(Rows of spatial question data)
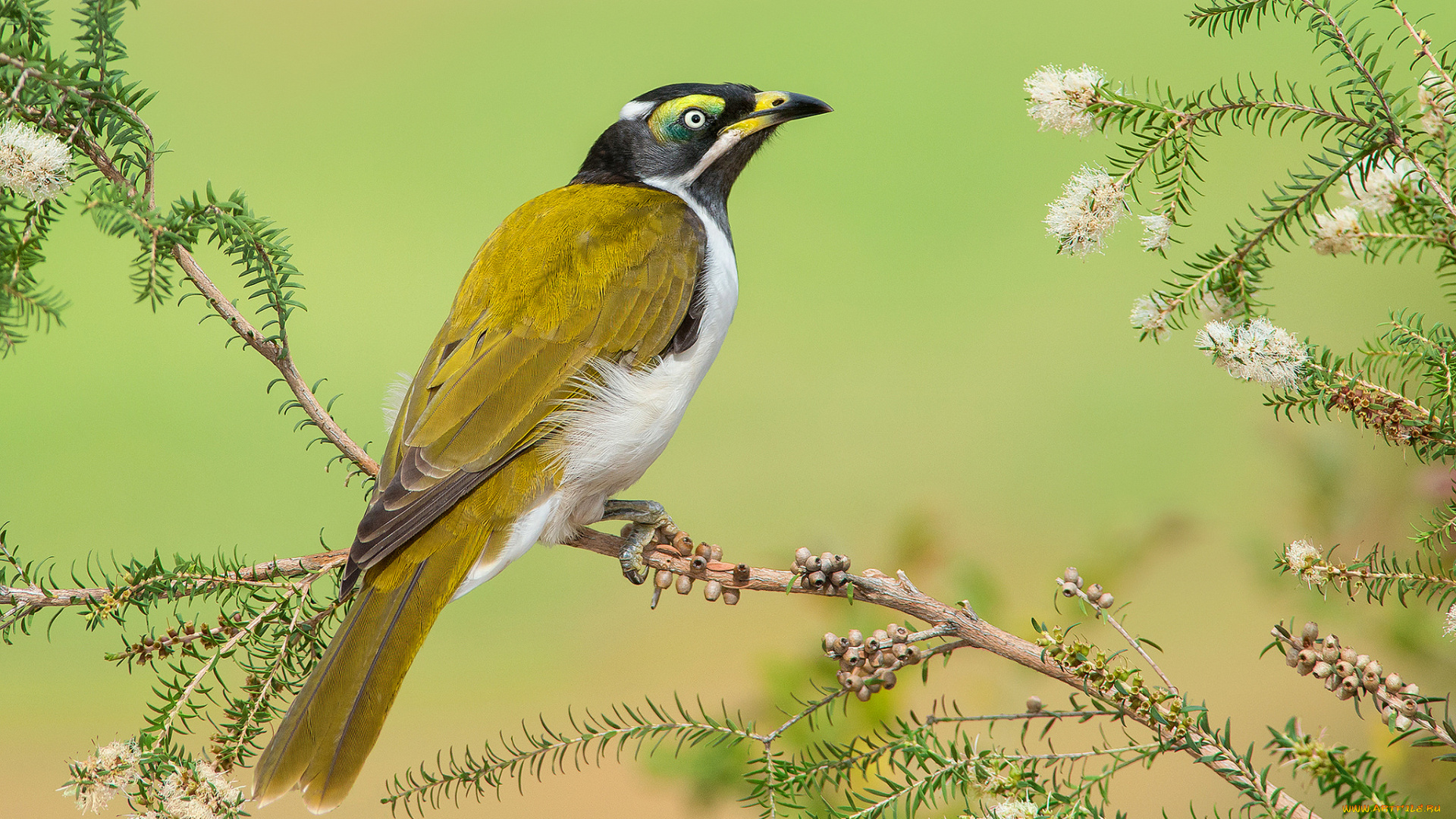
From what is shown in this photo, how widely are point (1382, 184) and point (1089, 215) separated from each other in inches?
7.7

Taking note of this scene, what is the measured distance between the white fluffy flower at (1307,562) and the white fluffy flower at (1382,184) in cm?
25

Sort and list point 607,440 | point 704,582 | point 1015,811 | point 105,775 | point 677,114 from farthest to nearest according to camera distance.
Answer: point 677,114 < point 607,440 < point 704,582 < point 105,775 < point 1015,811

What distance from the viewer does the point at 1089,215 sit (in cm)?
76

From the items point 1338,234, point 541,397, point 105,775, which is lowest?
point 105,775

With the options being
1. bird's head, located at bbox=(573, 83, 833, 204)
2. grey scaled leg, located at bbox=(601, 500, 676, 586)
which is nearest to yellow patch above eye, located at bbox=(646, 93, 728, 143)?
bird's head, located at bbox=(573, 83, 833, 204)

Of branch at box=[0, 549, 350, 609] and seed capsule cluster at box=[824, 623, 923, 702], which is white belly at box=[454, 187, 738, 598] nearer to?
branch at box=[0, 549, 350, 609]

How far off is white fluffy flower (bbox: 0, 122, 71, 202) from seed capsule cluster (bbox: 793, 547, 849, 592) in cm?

__What needs to be done__: Put the lines above into a numbered list, skipping the blank lines and leaving out the pictures.

__Solved problem__:
1. From what is shown in this photo, how widely are point (1382, 184) and point (1089, 215) separated from each other in inches?
2. 7.7
3. Taking note of this scene, what is the measured distance between the white fluffy flower at (1307,562) and the white fluffy flower at (1382,184) in cm?
4. 25
5. Sort and list point 607,440 | point 704,582 | point 1015,811 | point 105,775 | point 677,114 from farthest to nearest according to camera distance.
6. Answer: point 677,114 < point 607,440 < point 704,582 < point 105,775 < point 1015,811
7. What distance from the viewer does the point at 1089,215 sit (in cm)?
8. 76
9. From the items point 1338,234, point 541,397, point 105,775, which is lowest?
10. point 105,775
11. With the options being
12. 1. bird's head, located at bbox=(573, 83, 833, 204)
13. 2. grey scaled leg, located at bbox=(601, 500, 676, 586)
14. which is nearest to yellow patch above eye, located at bbox=(646, 93, 728, 143)?
15. bird's head, located at bbox=(573, 83, 833, 204)
16. Of branch at box=[0, 549, 350, 609] and seed capsule cluster at box=[824, 623, 923, 702], which is white belly at box=[454, 187, 738, 598] nearer to?
17. branch at box=[0, 549, 350, 609]
18. How far off is white fluffy flower (bbox: 0, 122, 71, 202) from seed capsule cluster (bbox: 793, 547, 849, 592) in cm?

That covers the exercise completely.